This is a recipe that you must try. It is a superb recipe that can be eaten on the go. Breakfast Scones with Ham and Tomato is a bit of a magic trick. The ingredients are camouflaged so that the bacon and some cheddar cheese are included with the scone dough. When people tuck in they are hit by the amazing flavours they didn’t expect. The mushrooms are also included in the dough for additional flavour, colour and aroma. I serve Breakfast Scones with Ham and Tomato with sliced tomatoes and sliced ham for ease of eating but always spread cream cheese on the scone instead of butter.
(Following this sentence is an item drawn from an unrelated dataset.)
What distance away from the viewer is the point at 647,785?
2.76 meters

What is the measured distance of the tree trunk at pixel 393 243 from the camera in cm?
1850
Breakfast Scones with Ham and Tomato
- Preheat the oven to 220C, gas mark 7.
- Grease a baking tray.
- Heat the oil in a large frying pan and fry the mushrooms for 4-5 minutes until golden.
- Grill the bacon whole and chop the bacon into small pieces, roughly 1cm.
- Mix the flour and baking powder in a large bowl and rub in the butter until it resembles breadcrumbs.
- Stir in the bacon mixture and half the cheese. Mix in the milk to form a soft dough.
- On a floured surface, roll out the dough to 2cm thick and using a 6cm round cutter, cut out 10 scones and place on the tray.
- Sprinkle over the remaining cheese.
- Bake for 10-15 minutes until golden.